Hinde e Renata não se conheceram no Brasil, Hinde, inclusive, não é brasileira - veio do sul da França para cá por conta do amor que sente pela Renata. E é na Feira da Glória que ela adora provar comidas novas, comprar roupas e descobrir o que os cariocas chamam de shoppingchão: os produtos dos ambulantes espalhados pelos chãos das ruas.
O tempo que passam juntas aos domingos servem para conhecerem mais uma a outra e também para ressignificar o que sentiam sobre a pressão de trabalhar nas segundas-feiras. Agora, longe do celular, curtem mais o tempo juntas, bebem uma cerveja, aproveitam a música, o ambiente e os amigos (que sempre surpreendem a Hinde no quesito: “como podem os brasileiros serem culturalmente tão sociáveis?!”).
Foi durante o intercâmbio da Renata que ela conheceu a Hinde, em agosto de 2018. O intercâmbio era em uma cidade muito pequena e tradicional, no sul da França, e a chegada da Renata sendo a primeira brasileira a estudar por lá foi algo que despertou certo interesse nos franceses, por ela ser uma mulher que se impõe perante os desafios: é jovem, assume sua bissexualidade, traz consigo as pautas que acredita e dá suas opiniões quando preciso.

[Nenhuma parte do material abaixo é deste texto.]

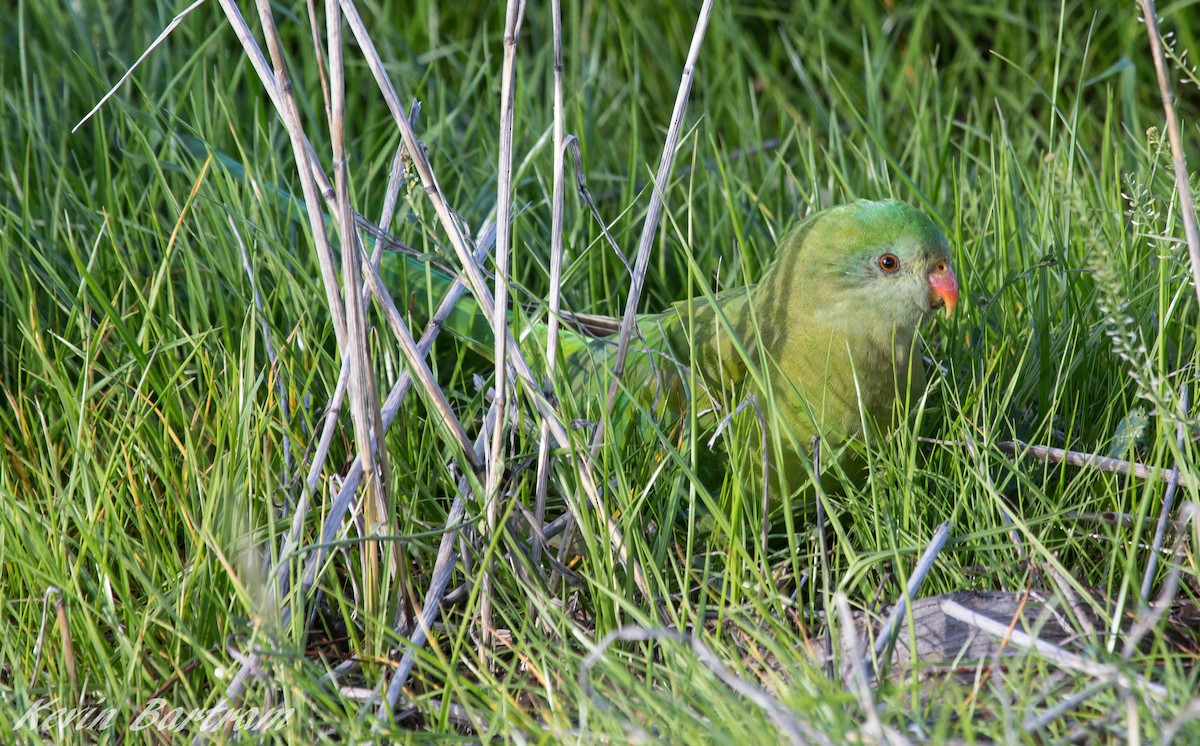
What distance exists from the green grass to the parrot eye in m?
0.22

Logo no início, um grupo de amigos se criou: um garoto que era apaixonado pelo Brasil e que virou amigo da Renata logo de cara, ela, mais algumas pessoas e a Hinde. Ela se sentia um pouco deslocada, achava a cidade pequena demais e as pessoas jovens demais, mas seguiu em frente. Com o tempo eles foram se dando bem, indo para diversas festas juntos e em algumas festas, quando ela e a Hinde estavam bêbadas, elas se beijavam. Hoje, a Hinde brinca: “O que é um ‘date’ para uma carioca? Você não sabe! Não dá para entender o que os cariocas sentem!” referindo-se àquela época, nunca entender o que a Renata queria.

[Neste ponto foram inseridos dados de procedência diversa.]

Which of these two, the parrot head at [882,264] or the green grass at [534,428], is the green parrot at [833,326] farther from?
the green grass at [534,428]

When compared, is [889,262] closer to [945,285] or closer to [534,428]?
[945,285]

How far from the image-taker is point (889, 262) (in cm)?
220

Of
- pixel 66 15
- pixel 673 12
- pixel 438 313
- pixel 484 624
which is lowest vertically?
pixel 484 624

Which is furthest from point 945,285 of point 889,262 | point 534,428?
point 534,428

Aos poucos, a Renata sentia uma certa paixão pela Hinde acontecendo, mas como era algo que só se beijavam em festas e mantinham uma amizade nos outros momentos ela não deixava passar disso - e também não tocavam nesse assunto.
Durante todo o intercâmbio foi assim. Nesse meio-tempo, a Renata chegou a se envolver com uma menina, o que até diminuiu esperanças na Hinde, mas não durou muito tempo e inclusive no momento de “término” elas trabalharam juntas em um evento. Neste dia, passaram muito tempo conversando, rindo e interagindo e a Renata disse “eu te amo” para a Hinde. Isso a pegou de surpresa, não imaginaria ouvir, assim, dessa forma. E tudo ficou muito suspenso, não tocaram no assunto depois, seguiram naturalmente.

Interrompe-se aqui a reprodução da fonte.